The idea that objects should be organised in physical and mental space also interconnects with another theme that appeared across our study, which is that knowledge creation is an embodied process, encompassing far more than just the brain and its focussed sense of sight as an organ for processing source inputs. This is no less true in virtual than in physical spaces. Separation (of tasks, of ideas) and integration (of source material, with a community) are constantly in balance in the epistemic process, to the extent that one interviewee stressed the importance of technology for him in making it possible to access his entire personal source library from his computer at all times. These mental and physical environments, as well as the broader sensory world, of those engaged in historical humanistic research leads to an enduring dominance of multimodal personal research environments. In spite of the rise of digital humanities (which some, but not all, of the interviewees had embraced), historians still prefer to have notes, notebooks, pencils, post-its, books, printouts, and all manner of stimuli around them, in addition to their laptops and digital tools. This set of hybrid practices, spaces and tools are therefore customised to the questions and the knowledge base of the researcher(s) using them, and yet must also be flexible enough to accommodate research teams that evolve over time, software that is continually versioning up, and workflows that must be reinvented with every new experiment, even as they expand to incorporate new technological affordances. How can we study this kind of subtle and evolving phenomenon?

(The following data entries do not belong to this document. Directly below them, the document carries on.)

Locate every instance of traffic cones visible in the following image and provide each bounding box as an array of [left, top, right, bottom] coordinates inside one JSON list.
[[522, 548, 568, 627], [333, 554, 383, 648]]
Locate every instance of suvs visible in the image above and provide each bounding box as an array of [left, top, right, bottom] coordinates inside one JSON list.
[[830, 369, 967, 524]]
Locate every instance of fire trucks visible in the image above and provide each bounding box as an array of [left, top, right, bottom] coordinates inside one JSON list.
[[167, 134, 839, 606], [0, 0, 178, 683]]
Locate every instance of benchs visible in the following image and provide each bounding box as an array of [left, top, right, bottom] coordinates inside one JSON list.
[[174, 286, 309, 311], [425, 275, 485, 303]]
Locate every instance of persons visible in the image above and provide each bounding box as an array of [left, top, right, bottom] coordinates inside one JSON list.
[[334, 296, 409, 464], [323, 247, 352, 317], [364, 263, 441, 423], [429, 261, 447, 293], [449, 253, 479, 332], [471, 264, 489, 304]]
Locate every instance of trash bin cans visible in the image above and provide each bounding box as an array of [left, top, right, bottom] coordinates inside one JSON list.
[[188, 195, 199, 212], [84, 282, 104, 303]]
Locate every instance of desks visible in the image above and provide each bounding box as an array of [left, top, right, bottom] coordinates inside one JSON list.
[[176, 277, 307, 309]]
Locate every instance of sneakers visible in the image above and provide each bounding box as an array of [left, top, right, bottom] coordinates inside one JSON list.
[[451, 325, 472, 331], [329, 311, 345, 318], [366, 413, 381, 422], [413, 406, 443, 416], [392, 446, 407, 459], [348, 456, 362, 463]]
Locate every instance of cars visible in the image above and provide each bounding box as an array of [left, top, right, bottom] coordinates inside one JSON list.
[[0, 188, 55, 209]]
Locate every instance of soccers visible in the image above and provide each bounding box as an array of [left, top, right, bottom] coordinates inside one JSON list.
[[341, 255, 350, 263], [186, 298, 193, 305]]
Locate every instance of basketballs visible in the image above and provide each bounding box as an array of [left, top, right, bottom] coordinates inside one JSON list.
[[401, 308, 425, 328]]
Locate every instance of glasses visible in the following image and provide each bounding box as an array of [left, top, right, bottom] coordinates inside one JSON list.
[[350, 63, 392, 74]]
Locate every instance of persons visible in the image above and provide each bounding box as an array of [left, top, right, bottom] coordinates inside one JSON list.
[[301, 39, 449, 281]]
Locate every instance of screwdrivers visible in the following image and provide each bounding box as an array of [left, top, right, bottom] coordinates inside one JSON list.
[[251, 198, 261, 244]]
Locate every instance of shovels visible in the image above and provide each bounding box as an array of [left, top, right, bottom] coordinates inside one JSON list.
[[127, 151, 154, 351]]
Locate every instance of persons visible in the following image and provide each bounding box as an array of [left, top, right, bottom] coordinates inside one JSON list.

This paper proposes an approach to qualitative meta-research into contemporary scholarship which enables us to track and understand novel research practices and assess their impact on scholarly activity as a whole. Our approach is based on several pilot studies, and our goal has been to use these studies as “ground truth” to support a theoretically-informed, highly original methodological framework for qualitative research on DH practice: a self-reflexive approach to DH practice which is often overlooked in existing empirical studies. The primary audience of this paper, given its methodological scope, are DH researchers willing to either conduct meta-research, or to critically evaluate their own work. We believe that this kind of research should be of interest to researchers willing to understand their own method and be empowered to be critical about their work (in particular people embarking on large-scale collaborative projects). Additionally, anyone interested in interdisciplinarity should find much to think about here as well. Beyond the academic, anyone looking to fund, evaluate, promote or integrate DH (whether as a Dean or funder or research manager or policy maker) could make use of this perspective.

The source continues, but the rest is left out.